The researchers used 4 to 8 NVIDIA 1080ti GPUs to train and evaluate the model . For longer sequences, they used a single 40GB NVIDIA A100 to speed up evaluation.

Course Learning

The researchers observed that using the training plan can significantly improve the accuracy and accuracy of the solutions. stability. Initially, RMT is trained on a shorter version of the task and increases the task length by adding another segment as the training converges. The course learning process continues until the required input length is reached.

In the experiment, the researchers first started with a sequence suitable for a single segment. The actual segment size is 499, but due to BERT's 3 special tokens and 10 memory placeholders retained from the model input, the size is 512. They note that after training on a shorter task, RMT is easier to solve longer versions of the task, thanks to the fact that it uses fewer training steps to converge to a perfect solution.

Extrapolation ability

What is the generalization ability of RMT to different sequence lengths? To answer this question, the researchers evaluated models trained on different numbers of segments to solve longer tasks, as shown in Figure 5 below.

They observed that models tend to perform better on shorter tasks, with the only exception being the single-segment inference task, which becomes Very difficult to solve. One possible explanation is that because the task size exceeds one segment, the model no longer "expects" problems in the first segment, resulting in a decrease in quality.

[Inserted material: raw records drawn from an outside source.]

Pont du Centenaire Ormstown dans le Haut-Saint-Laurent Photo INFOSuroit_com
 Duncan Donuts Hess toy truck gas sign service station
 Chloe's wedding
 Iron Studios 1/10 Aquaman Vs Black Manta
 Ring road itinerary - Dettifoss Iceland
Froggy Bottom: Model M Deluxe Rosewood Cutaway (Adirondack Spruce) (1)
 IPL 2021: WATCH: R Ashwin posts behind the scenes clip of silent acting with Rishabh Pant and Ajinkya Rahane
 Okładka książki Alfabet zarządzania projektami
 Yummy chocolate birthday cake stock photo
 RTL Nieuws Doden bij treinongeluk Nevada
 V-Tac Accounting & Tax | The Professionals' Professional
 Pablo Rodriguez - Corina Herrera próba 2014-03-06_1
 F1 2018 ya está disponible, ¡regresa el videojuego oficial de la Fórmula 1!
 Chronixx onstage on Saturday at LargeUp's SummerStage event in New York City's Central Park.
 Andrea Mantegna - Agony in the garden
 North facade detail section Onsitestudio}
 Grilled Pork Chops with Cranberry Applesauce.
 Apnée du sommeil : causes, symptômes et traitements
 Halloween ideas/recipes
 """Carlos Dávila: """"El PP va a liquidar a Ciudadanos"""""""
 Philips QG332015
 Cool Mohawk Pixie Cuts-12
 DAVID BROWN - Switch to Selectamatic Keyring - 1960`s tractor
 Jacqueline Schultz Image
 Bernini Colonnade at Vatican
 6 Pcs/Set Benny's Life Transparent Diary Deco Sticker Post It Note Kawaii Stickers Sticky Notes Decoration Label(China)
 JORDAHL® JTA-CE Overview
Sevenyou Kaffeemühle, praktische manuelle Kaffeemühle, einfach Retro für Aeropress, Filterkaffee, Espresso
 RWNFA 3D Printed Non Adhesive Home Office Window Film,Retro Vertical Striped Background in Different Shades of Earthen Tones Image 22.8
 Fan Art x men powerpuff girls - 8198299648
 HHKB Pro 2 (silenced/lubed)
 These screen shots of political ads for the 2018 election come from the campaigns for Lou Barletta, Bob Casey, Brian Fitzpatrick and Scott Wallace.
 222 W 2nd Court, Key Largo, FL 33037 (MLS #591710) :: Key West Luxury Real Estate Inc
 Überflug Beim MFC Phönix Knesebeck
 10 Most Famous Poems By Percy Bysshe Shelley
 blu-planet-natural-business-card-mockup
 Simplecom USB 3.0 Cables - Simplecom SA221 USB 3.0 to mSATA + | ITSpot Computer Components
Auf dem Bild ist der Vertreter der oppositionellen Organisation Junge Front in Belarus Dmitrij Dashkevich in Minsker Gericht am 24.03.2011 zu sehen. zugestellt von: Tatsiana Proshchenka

True Quantum Speed ​​Reading: Breaking through the limit of GPT-4 that can only understand 50 pages of text at a time, new research extends to millions of tokens

Interestingly, RMT’s ability to generalize to longer sequences also appears as the number of training segments increases. After training on 5 or more segments, RMT can generalize nearly perfectly to tasks twice as long.

In order to test the limitations of generalization, the researchers increased the verification task size to 4096 segments or 2,043,904 tokens (as shown in Figure 1 above). RMT performed on such a long sequence Performed surprisingly well. Detection and memory tasks are the simplest, and reasoning tasks are the most complex.

Attention pattern of memory operations

In Figure 6 below, by examining the RMT attention on a specific segment, the researcher observed that the memory operation corresponds to specific attention. model. Furthermore, the high extrapolation performance on extremely long sequences in Section 5.2 demonstrates the effectiveness of the learned memory operations, even when used thousands of times.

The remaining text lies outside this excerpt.